» **Excerpted text**:
● ● ●

Cardoso et al. [64] classified six GFEs using MLP. They used eight points $(x_i,y_i)$ of the face, which together with the distances between them, formed the characteristics of the GFE. For the experiment, they used the user-dependent model and the user-independent mode. The results of the experiments were presented as accuracy.

Our work differs from previous work, as we consider different subsets of the feature vector (extracted from the Libra sign dataset) as independent feature vectors to take advantage of fusion techniques (such as soft voting). As we have shown, such a strategy has not been explored in previous works. Additionally, in user-dependent experiments (see Section 5), we used the same sliding window size for all GFE studied here, unlike previous works.

4. Method and Materials

The approach we propose is illustrated in Figure 1. It takes advantage of the data fusion strategy in a context where a sequence of data over time maintains a meaning for a given period, such as GFE. This approach consists of four steps that we describe below:

In step 1, we extract from the raw data (for example, the X, Y, and Z coordinates that represent the human face in each unit of time, for a given period of time) three features (such as distances, angles, and Zs, which have been used with good results in this task [37]). Formally, let $FE=(p_1,\dots ,p_n)$ be a set of n points that represent a facial expression with $p_i=(X_i,Y_i,Z_i)\in {\mathbb{R}}^3$ for $i=1,\dots ,n$. Then, taking the X and Y of some $FE$ points, we define a set of pairs of points (from which we calculate the Euclidean distances) as $PP=\{p{p}_1,\dots ,p{p}_l\}$ for a given l, where $p{p}_k=\{(X_{(k\ast 2)-1},Y_{(k\ast 2)-1}),$$(X_{k\ast 2},Y_{k\ast 2})\}$ for $k=1,\dots ,l$. Therefore, the Euclidean distance feature is defined as the set $DF=(d_1,\dots ,d_l)$ where the Euclidian distance $d_k=ED\left(p{p}_k\right)$ (see Equation (1)).

● ● ●

» **Exercise 1**:
Answer these from the GFE excerpt, one line each:
(a) How many GFEs did Cardoso et al. classify, and with what method?
(b) Which fusion technique does the excerpt name as an example?
(c) What three features are extracted in step 1?
» **Exercise 2**:
Write a continuation of the GFE excerpt that picks up right after its final sentence.

» **Given data**:
● ● ●

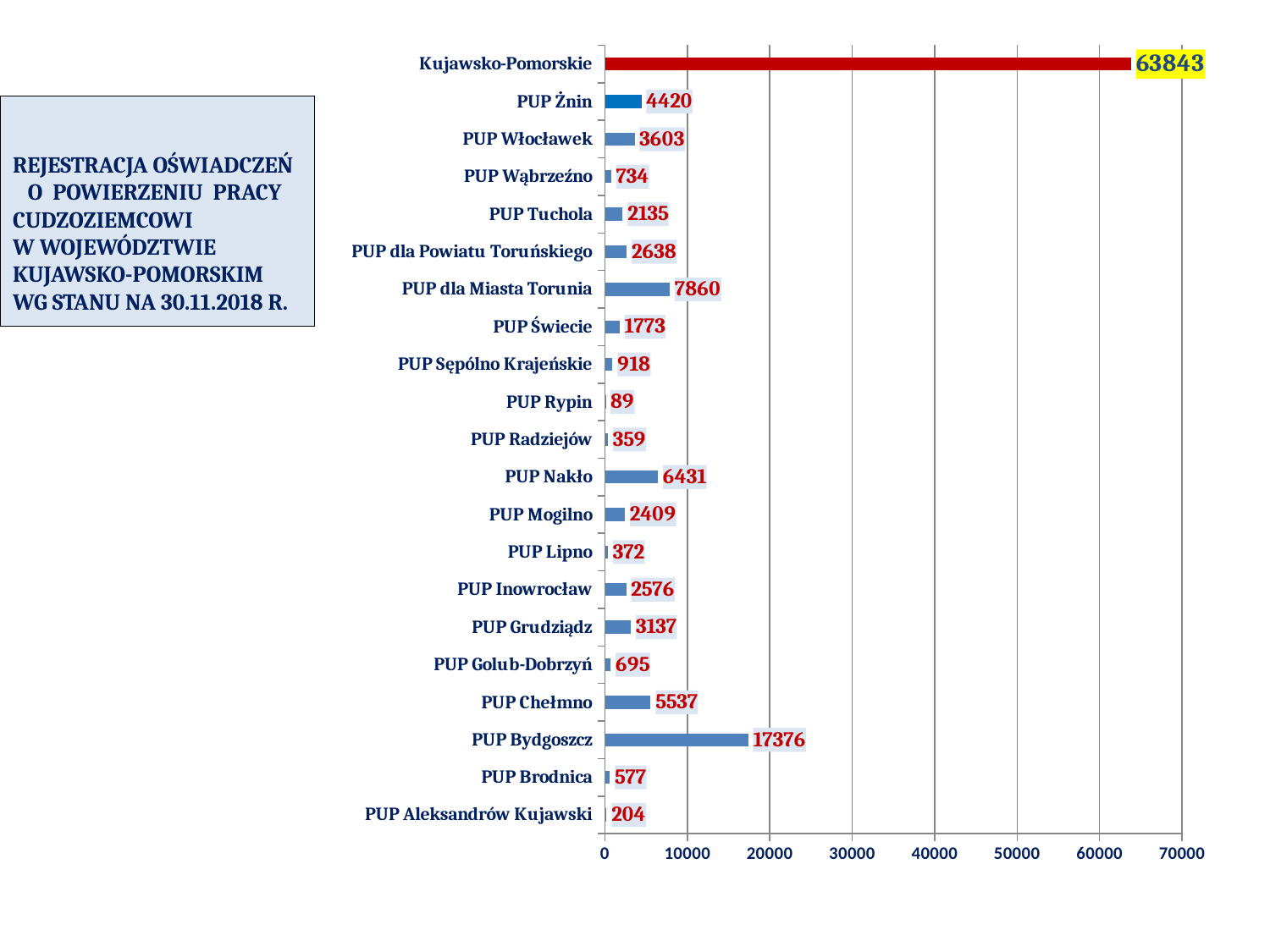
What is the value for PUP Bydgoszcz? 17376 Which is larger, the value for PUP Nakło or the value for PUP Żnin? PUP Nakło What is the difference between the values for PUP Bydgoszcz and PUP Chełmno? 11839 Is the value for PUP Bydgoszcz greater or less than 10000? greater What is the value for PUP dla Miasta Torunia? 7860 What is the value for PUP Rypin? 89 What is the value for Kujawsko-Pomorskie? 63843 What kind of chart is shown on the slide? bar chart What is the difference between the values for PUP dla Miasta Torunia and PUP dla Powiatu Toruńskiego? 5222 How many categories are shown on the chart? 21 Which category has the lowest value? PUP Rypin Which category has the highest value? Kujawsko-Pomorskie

● ● ●

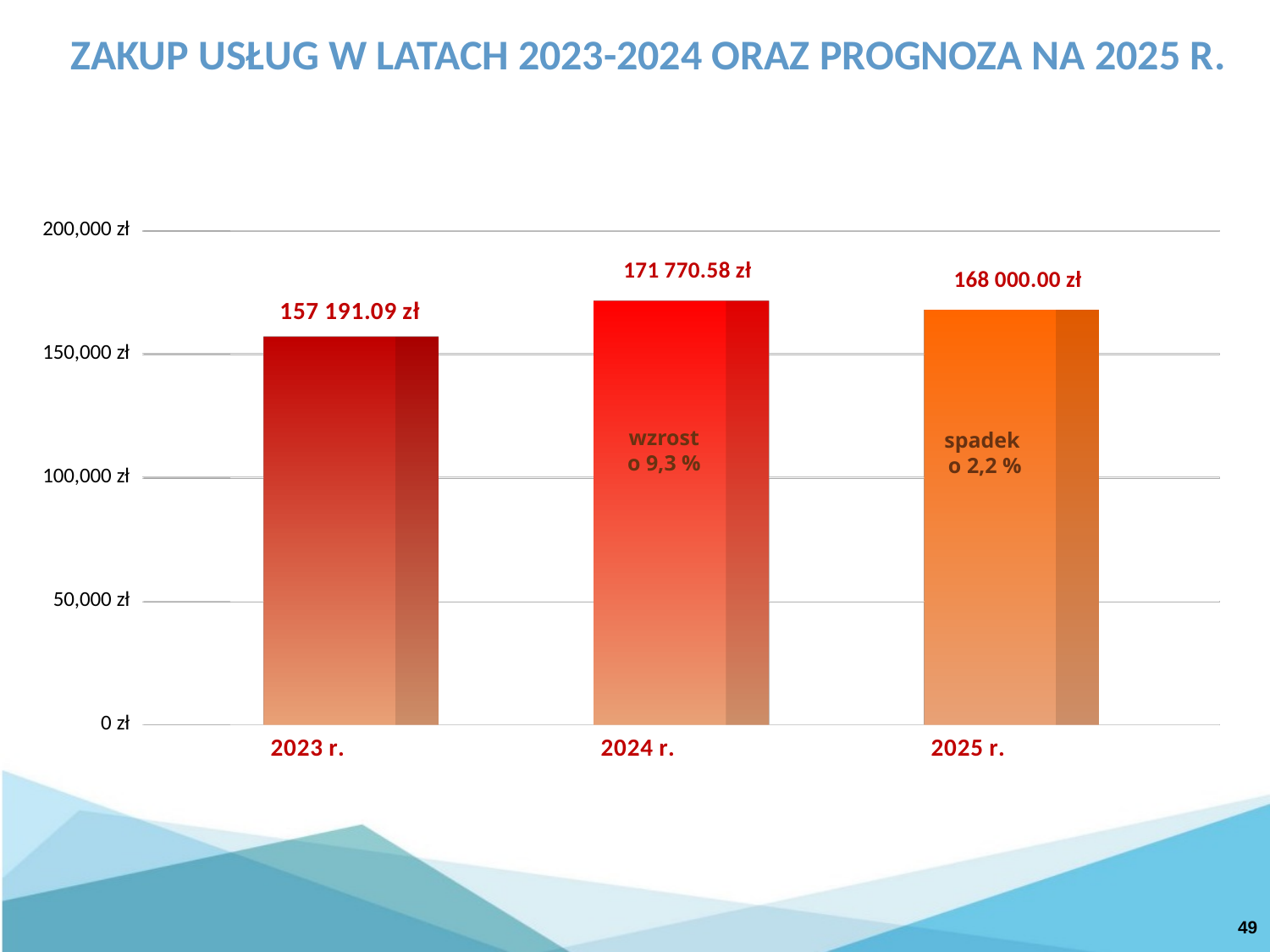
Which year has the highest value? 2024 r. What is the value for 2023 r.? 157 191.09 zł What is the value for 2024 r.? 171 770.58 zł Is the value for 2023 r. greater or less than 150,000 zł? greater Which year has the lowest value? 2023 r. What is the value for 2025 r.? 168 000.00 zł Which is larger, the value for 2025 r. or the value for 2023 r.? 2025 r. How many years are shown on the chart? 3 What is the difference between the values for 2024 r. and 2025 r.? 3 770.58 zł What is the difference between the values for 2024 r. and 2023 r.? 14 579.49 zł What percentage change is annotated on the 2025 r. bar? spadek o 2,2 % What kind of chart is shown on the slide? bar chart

● ● ●

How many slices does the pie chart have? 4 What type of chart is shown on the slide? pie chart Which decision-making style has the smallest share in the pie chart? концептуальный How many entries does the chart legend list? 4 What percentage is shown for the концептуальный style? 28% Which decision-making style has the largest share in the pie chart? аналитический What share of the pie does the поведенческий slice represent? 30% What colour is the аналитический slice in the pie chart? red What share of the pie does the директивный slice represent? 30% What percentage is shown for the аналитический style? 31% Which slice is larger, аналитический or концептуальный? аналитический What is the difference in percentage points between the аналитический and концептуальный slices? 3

● ● ●

» **Task result 1**:
(a) Six GFEs, using MLP.
(b) Soft voting.
(c) Distances, angles, and Zs.

» **Task result 2**:
$$ED\left(p{p}_k\right)=\sqrt{|X_{(k\ast 2)-1}-X_{i\ast 2}{|}^2+{|Y_{(k\ast 2)-1}-Y_{i\ast 2}|}^2}$$

(1)

Additionally, taking the X and Y of the $FE$ points, we define a set, whose elements are formed by three points, from which we calculate angles. This set is $PPP=\{pp{p}_1,\dots ,pp{p}_m\}$ for $m<n$, where $pp{p}_j=\left\{\right(X_{(j\ast 3)-2},$$Y_{(j\ast 3)-2}),(X_{(j\ast 3)-1},Y_{(j\ast 3)-1}),$$(X_{j\ast 3},Y_{i\ast 3})\}$ for $j=1,$$\dots ,m$. Therefore, the angle feature is defined as the set $AF=(a_1,\dots ,a_m)$, where $a_j=AN\left(pp{p}_j\right)$ (see Equation (2)).

$$AN\left(pp{p}_j\right)=ta{n}^{-1}\left[\frac{\frac{Y_{(j\ast 3)-2}-Y_{(j\ast 3)-1}}{X_{(j\ast 3)-2}-X_{(j\ast 3)-1}}-\frac{Y_{(j\ast 3)-1}-Y_{i\ast 3}}{X_{(j\ast 3)-1}-X_{j\ast 3}}}{1+\frac{Y_{(j\ast 3)-1}-Y_{i\ast 3}}{X_{(j\ast 3)-1}-X_{j\ast 3}}-\frac{Y_{(j\ast 3)-2}-Y_{(j\ast 3)-1}}{X_{(j\ast 3)-2}-X_{(j\ast 3)-1}}}\right]$$

(2)

Taking as reference the non-repeated PP points, we take their corresponding Zs located in the FE set and define the set $ZF=(Z_1,\dots ,Z_{ll})$, which corresponds to the third feature, where $ll⩽l$.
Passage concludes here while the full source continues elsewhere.